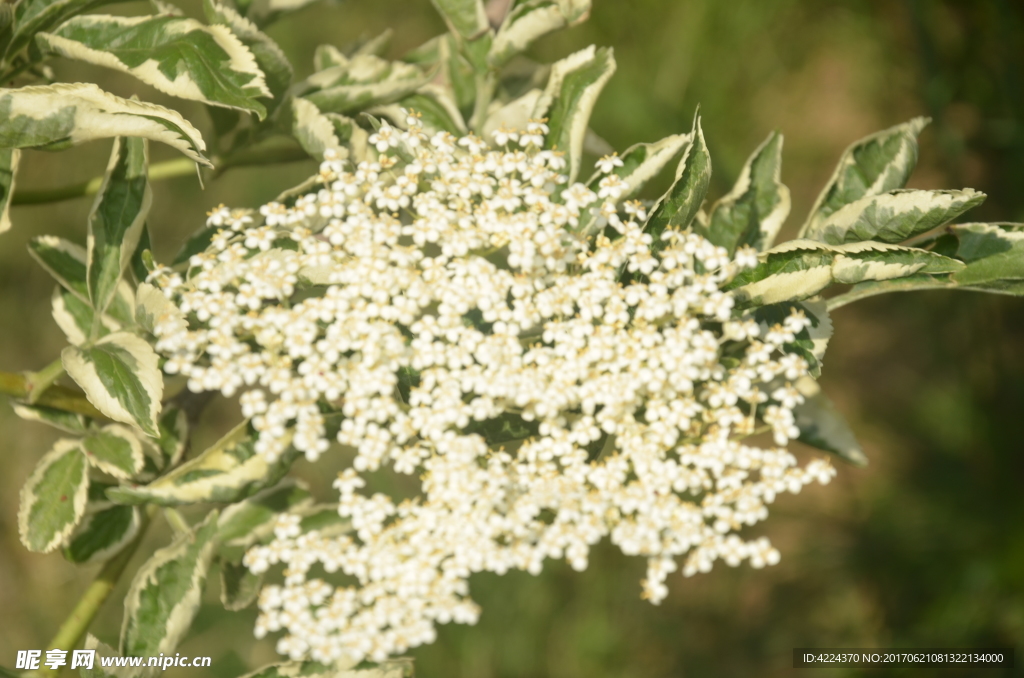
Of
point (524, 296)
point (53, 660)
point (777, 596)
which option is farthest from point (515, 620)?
point (524, 296)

[BRIEF] Copy the text of the data above word for word, leaving out the pictures.

[TASK OUTPUT]
Of
point (524, 296)
point (53, 660)
point (777, 596)
which option is farthest from point (515, 620)?
point (524, 296)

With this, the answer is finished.